Just as we saw that torque was an angular analog of the linear
quantity
force, there is an angular energy that is an analog of the linear
energy. Both work and kinetic energy in the angular domain are
calculated as rather obvious analogs of their linear counterparts:

Work =
Angular distance * Torque in the direction of that
angle

Kinetic
energy = ½ I ω^{2}

That
isn't hard to understand in the diagram on the left, where the rotation
is about the center of mass. No linear work is done, because the CoM
never moves. Any moment of inertia involved is I_{o}, the inertia
about the CoM. So the calculations are very straightforward.

Not so for the diagram on the right. This time, the axis of rotation is
not through the CoM, so the CoM is going to move (its mothion is the
blue arrow). There had to be an overall force to move the CoM. Remember
the equivalent force
couple systems?
If you understand and remember what happened there, then you realize
there has to be a net force in this diagram, because it is providing
some linear acceleration to the CoM of the object.

Let's solve a problem like this that has a golf flavor. It might
provide you some intuition about questions that come up in golf club
fitting, though that process is much more complicated than this simple
example

Here's our favorite seven-iron that we analyzed in previous chapters,
and a few things we learned about it back then. Oh, that's right! The
last time we were using the usual American clubmakers' units, inches
and grams. Let's get used to solving problems in the MKS system that
biomechanists will generally use. Here, we have simply converted the
units:

Grams to kilograms.

Gram-inches-squared to kilogram-meters-squared.

The first conversion, g to Kg, is straightforward. If you had trouble
with this one, you need to review the early section on measurement units. The other
conversion is one you are not likely to find; even calc98 does not have the
clubmakers' unit for moment of inertia. The way you convert
g-in-squared to Kg-m-squared is:

Multiply the moment of inertia by the conversion from grams
to Kg (1/1000).

Multiply that by the conversion from inches to meters
(1/39.37).

Repeat step #2, because it has to be squared.

Raw records:
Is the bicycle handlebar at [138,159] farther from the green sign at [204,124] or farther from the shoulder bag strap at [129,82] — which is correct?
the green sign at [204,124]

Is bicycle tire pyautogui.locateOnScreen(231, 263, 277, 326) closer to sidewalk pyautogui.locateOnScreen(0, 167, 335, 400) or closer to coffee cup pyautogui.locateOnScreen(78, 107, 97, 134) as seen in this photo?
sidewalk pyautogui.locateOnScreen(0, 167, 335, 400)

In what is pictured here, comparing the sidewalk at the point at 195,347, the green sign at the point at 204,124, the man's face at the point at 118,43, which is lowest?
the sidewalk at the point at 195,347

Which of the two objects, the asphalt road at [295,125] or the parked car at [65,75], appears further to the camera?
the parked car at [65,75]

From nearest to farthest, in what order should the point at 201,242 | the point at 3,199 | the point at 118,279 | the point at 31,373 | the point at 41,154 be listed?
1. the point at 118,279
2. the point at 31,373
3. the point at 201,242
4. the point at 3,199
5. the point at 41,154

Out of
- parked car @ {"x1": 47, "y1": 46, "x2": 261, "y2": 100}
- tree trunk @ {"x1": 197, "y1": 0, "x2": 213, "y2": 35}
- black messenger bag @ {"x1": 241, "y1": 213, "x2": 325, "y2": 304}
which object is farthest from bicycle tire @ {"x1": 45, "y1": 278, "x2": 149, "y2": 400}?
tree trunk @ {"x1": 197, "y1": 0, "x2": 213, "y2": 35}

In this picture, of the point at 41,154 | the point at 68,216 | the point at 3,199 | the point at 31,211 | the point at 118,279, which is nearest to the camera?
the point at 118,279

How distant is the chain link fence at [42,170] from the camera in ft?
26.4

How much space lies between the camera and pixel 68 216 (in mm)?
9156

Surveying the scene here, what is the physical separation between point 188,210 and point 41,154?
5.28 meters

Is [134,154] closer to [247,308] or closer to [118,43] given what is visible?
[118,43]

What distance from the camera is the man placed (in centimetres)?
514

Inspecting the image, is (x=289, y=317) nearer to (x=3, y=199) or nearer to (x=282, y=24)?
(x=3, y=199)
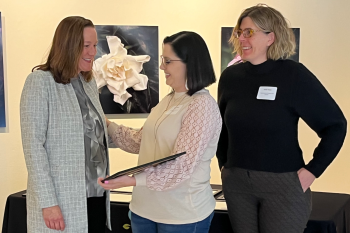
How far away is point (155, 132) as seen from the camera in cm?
168

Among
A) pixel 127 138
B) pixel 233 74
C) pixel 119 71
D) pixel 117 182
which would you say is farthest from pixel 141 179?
pixel 119 71

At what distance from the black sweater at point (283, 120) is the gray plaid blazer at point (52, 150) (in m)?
0.70

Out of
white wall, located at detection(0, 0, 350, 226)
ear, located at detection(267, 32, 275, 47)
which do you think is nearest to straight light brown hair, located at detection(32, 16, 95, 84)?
ear, located at detection(267, 32, 275, 47)

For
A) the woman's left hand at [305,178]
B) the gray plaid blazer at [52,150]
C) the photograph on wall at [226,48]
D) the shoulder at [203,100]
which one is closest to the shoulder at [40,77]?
the gray plaid blazer at [52,150]

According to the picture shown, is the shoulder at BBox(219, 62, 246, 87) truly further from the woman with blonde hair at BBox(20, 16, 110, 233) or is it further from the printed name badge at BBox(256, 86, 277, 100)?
the woman with blonde hair at BBox(20, 16, 110, 233)

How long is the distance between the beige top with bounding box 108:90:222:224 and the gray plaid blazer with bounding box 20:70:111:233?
0.85 feet

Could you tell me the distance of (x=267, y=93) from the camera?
1.74m

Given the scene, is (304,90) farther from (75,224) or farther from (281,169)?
(75,224)

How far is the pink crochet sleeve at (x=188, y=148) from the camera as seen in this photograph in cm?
154

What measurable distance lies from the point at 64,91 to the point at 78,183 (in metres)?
0.39

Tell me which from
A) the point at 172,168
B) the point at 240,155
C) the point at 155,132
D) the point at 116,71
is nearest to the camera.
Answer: the point at 172,168

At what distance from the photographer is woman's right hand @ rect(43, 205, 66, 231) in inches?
61.8

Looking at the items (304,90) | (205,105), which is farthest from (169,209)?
(304,90)

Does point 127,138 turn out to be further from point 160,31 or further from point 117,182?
point 160,31
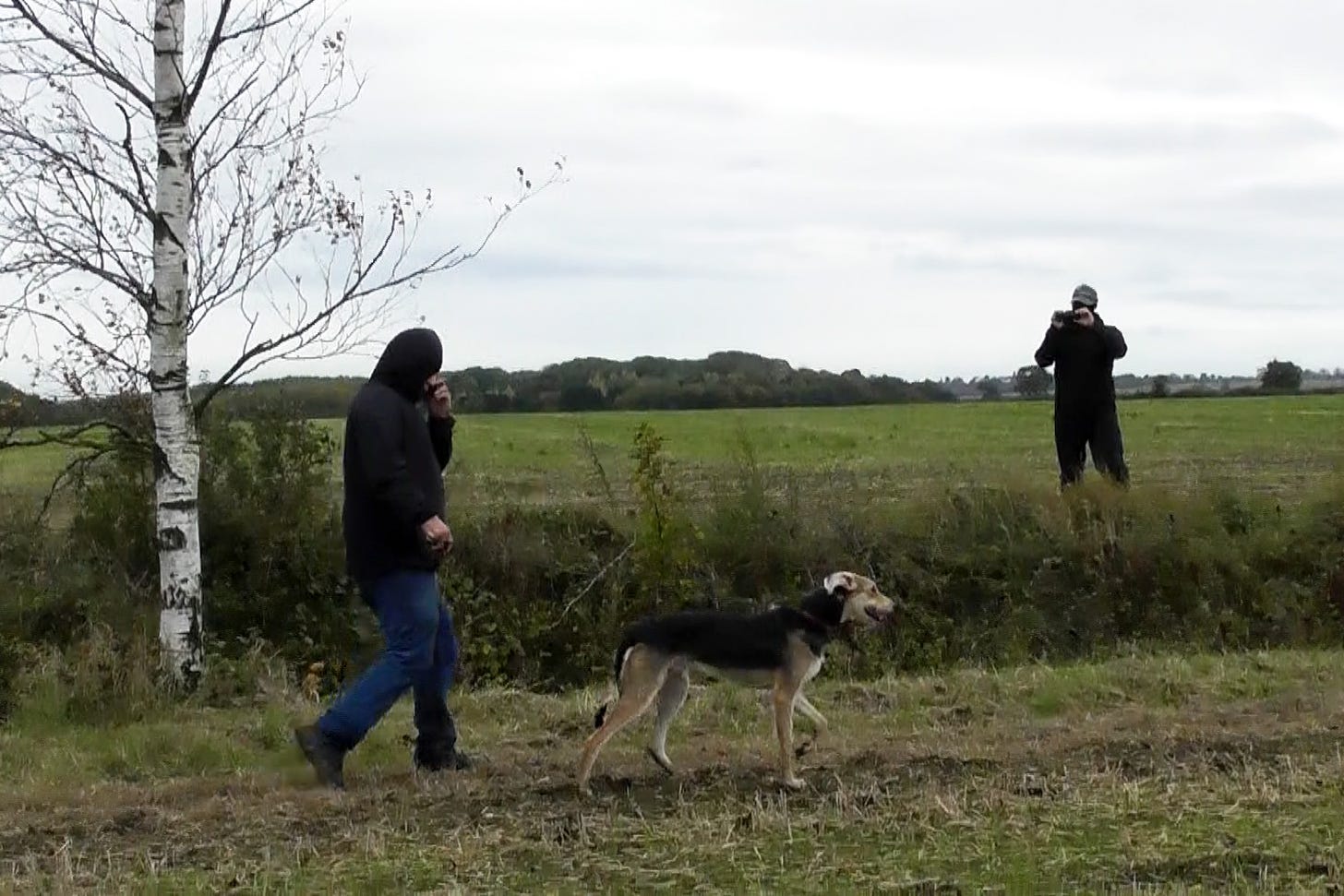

Exercises:
1. Reproduce verbatim the part of the angular energy passage between "Let's solve a" and "Grams to kilograms.", inclusive.
2. Render this sentence from the angular energy passage in Spanish: "Let's get used to solving problems in the MKS system that biomechanists will generally use."
3. Answer these questions from the angular energy passage:
(a) Why is no linear work done in the diagram on the left?
(b) What color is the arrow showing the motion of the CoM in the diagram on the right?
(c) What conversion factor from inches to meters does the passage give?
The material comes from a separate source.

In response:
1.
Let's solve a problem like this that has a golf flavor. It might
provide you some intuition about questions that come up in golf club
fitting, though that process is much more complicated than this simple
example

Here's our favorite seven-iron that we analyzed in previous chapters,
and a few things we learned about it back then. Oh, that's right! The
last time we were using the usual American clubmakers' units, inches
and grams. Let's get used to solving problems in the MKS system that
biomechanists will generally use. Here, we have simply converted the
units:

Grams to kilograms.

2. Acostumbrémonos a resolver problemas en el sistema MKS que generalmente usarán los biomecánicos.

3.
(a) Because the CoM never moves.
(b) Blue.
(c) 1/39.37.